-- start of Document extract --

Yeah, this can also be the reason. 

We're not claiming anything relates to non-relevant period, why would CO bother to check those exp.


----------



## Steve_SAP (Jun 6, 2013)

In my case, I worked for 3 years in my first company, out of which first 2 yrs they paid me in cash and 3rd yr they paid through bank. so I don't have any salary proof for first 2 yrs. As per ACS they have deducted 4 yrs of my experience, so I believe I don't have to submit the bank statement for first 3 yrs of my exp (since it is not relevant). 

What about VIC SS? do they also ask for salary slip or the reference letter will be enough :confused2:


----------



## 0z_dream (Apr 7, 2013)

It is all depends upon co, so we cannot predict what he,she might ask


----------



## praveenfire (Oct 5, 2012)

Hello Guys,
Now this thread is here, I would like to share my experience.

I have around 7+ years of experience.

For my first job which I worked for 2 years - I was paid in cash. No joining letter, offer letter, appointment letter, salary slip, bank statement. Nothing at all

When I resigned and left the job, the only thing that I received from them was a relieving letter and that to they gave me after I insisted a lot.

For the remaining jobs - I had all sufficient proof

During my Visa Application, I was not sure whether to include this company or not. As I have mentioned it while submitting my EOI, I decided to go ahead with the Visa application. 

But then, I decided to give a last try before paying my fees. Went to my 1st company, met the manager and told him about my situation. 

He understood my situation and agreed to give me a reference letter in company letter head. He also informed that he was happy to provide positive response if he gets any verification call from the DIAC.

I was so much relieved and went ahead with the visa application and got my visa. Later I checked with my manager if he has received any call for verification and it turned out to be negative.

I believe I was lucky to get away with a reference letter but it may not be the same in other cases. I have read that some CO’s also ask for more proof even after providing reference letter.


----------



## 2013 (Sep 16, 2013)

Did you claim points for 1st 2 years? for the company you didn't have any proofs.


----------



## praveenfire (Oct 5, 2012)

2013 said:


> Did you claim points for 1st 2 years? for the company you didn't have any proofs.


yes.. I did


----------



## 2013 (Sep 16, 2013)

I'm not claiming the points for 1st year. I have joining and exp. letter. No pay slips and no reference letters.. also, company is closed now..

-- end of Document extract --

Set exercise A —
Decide whether each statement agrees with the visa forum thread, and answer yes or no, quoting the deciding words from the thread.
(i) praveenfire was paid in cash at the first job.
(ii) praveenfire's manager received a verification call from the DIAC.
(iii) Steve_SAP says ACS deducted 2 years of experience.
Set exercise B —
Answer these questions from the visa forum thread:
(i) How much experience does praveenfire report having?
(ii) What was the only thing praveenfire received from the first company on leaving?
(iii) Which documents does the poster 2013 say they have for the company that is now closed?
Set exercise C —
Carry on the visa forum thread from the point where it stops.
The listing comes from a different source than the visa forum thread.

-- start of Information shown --

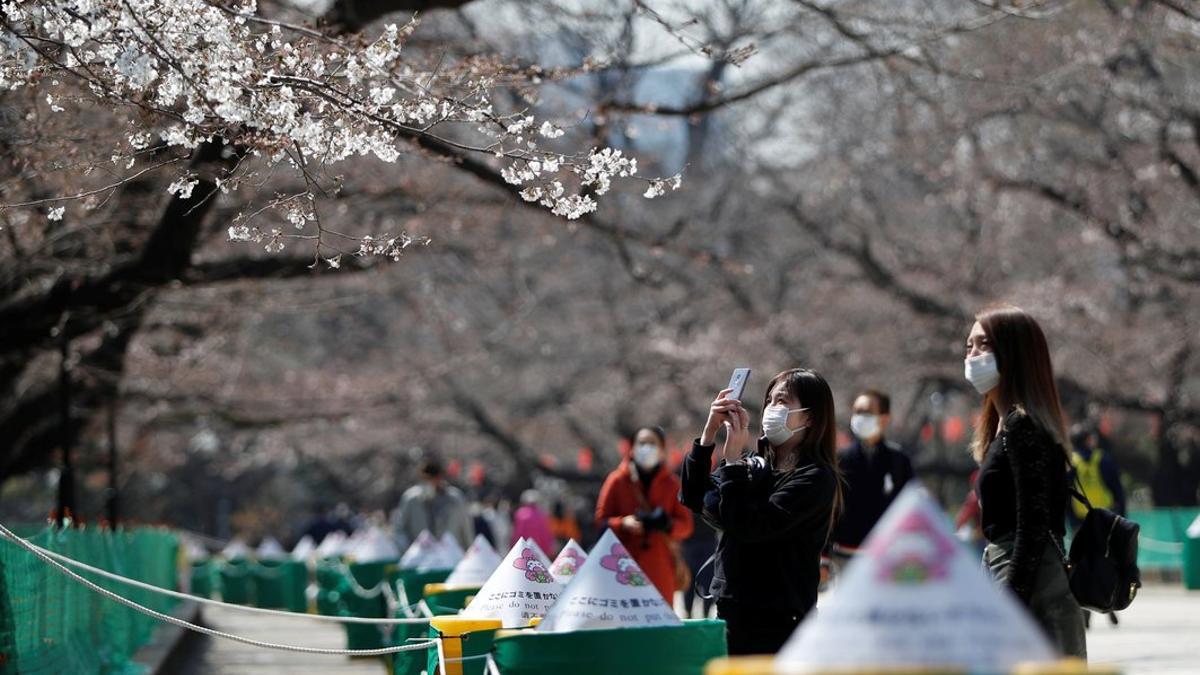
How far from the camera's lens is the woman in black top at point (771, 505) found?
6402mm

-- end of Information shown --

Task output A —
(i) Yes: "For my first job which I worked for 2 years - I was paid in cash."
(ii) No: "Later I checked with my manager if he has received any call for verification and it turned out to be negative."
(iii) No: "As per ACS they have deducted 4 yrs of my experience"

Task output B —
(i) Around 7+ years.
(ii) A relieving letter.
(iii) A joining letter and an experience letter.

Task output C —
----------



## 0z_dream (Apr 7, 2013)

praveenfire said:


> yes.. I did


Praveenfire, I wish I would be getting positive result like you and thank you so much for giving me boost abt it.


----------



## praveenfire (Oct 5, 2012)

0z_dream said:


> Praveenfire, I wish I would be getting positive result like you and thank you so much for giving me boost abt it.


All the Best Oz_dream. 

My Strategy was to provide max proof of employment for all other jobs so that my case looks genuine and clear.

And it worked.

But I wont suggest this to anyone considering the risk involved. If CO asks for additional proof and if its not able to provide it, then VISA can be denied also.


----------



## OZBOY83 (Nov 25, 2013)

praveenfire said:


> All the Best Oz_dream.
> 
> My Strategy was to provide max proof of employment for all other jobs so that my case looks genuine and clear.
> 
> ...


Hi praveen,

What are all the documents you have submitted to DIAC?..Have you had any kind of verification done to your companies?..How do u think DIAC will verify the tax documents,bank statements,company history etc?.Please shed light on these issues based on your experience.

Thanks.


----------



## 0z_dream (Apr 7, 2013)

praveenfire said:


> All the Best Oz_dream.
> 
> My Strategy was to provide max proof of employment for all other jobs so that my case looks genuine and clear.
> 
> ...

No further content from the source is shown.